--- The exercise ---
State how many lines in the entries below contain the word "farthest", with case counting. Reply with the number only.

(Some entries)
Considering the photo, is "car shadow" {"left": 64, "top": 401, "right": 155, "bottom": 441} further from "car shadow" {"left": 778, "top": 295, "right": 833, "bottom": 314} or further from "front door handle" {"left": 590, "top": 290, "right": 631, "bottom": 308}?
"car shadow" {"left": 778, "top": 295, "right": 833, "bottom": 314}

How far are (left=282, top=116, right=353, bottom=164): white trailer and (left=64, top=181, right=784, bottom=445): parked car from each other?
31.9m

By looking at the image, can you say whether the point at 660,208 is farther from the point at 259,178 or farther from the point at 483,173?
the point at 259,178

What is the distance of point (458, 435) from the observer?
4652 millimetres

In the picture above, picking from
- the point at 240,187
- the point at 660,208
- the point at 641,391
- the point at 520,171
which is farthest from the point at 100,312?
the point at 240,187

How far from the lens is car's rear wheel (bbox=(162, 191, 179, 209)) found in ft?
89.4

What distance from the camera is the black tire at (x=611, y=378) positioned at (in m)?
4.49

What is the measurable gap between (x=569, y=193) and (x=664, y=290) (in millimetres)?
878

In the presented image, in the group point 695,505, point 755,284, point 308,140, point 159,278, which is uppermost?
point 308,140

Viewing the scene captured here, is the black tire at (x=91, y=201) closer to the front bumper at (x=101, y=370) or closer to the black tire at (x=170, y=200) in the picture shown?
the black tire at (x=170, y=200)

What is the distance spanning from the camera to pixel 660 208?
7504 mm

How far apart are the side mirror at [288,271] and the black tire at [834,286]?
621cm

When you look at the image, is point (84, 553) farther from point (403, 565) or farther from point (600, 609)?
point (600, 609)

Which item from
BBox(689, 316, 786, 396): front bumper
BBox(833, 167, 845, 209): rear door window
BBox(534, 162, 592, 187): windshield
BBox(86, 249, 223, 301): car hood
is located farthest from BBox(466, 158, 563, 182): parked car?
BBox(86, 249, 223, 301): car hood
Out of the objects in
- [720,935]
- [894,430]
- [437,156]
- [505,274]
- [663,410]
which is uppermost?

...

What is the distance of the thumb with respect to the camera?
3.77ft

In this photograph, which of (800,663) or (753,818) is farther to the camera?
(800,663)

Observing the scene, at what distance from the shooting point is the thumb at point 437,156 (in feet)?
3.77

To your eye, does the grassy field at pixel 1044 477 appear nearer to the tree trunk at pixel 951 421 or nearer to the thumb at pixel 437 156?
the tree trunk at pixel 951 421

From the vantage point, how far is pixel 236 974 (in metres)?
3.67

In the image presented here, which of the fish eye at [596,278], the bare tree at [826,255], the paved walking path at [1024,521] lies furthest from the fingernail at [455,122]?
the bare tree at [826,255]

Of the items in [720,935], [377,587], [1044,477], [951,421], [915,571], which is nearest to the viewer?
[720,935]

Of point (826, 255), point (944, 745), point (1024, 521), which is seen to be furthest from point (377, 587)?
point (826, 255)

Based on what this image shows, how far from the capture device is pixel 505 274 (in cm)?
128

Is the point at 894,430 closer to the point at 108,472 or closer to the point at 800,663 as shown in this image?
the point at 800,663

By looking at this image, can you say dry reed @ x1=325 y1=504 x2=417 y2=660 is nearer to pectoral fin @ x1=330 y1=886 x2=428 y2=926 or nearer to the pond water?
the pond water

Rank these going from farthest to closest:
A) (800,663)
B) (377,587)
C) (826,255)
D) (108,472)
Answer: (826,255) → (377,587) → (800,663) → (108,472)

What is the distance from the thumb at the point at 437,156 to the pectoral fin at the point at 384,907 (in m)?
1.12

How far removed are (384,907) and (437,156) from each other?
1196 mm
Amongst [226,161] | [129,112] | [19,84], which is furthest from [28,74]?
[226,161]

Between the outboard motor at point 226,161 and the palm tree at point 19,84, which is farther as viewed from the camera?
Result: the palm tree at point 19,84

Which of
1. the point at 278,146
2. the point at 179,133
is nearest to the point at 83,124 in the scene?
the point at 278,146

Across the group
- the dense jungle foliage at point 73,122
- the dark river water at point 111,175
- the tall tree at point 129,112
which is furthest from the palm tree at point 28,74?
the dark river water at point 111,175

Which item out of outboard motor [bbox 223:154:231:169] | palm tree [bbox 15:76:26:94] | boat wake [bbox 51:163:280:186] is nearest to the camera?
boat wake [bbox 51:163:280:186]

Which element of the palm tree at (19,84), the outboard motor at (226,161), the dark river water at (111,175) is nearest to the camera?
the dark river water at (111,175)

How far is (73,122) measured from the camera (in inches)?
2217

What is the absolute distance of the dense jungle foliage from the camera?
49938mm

--- Output of the task ---
3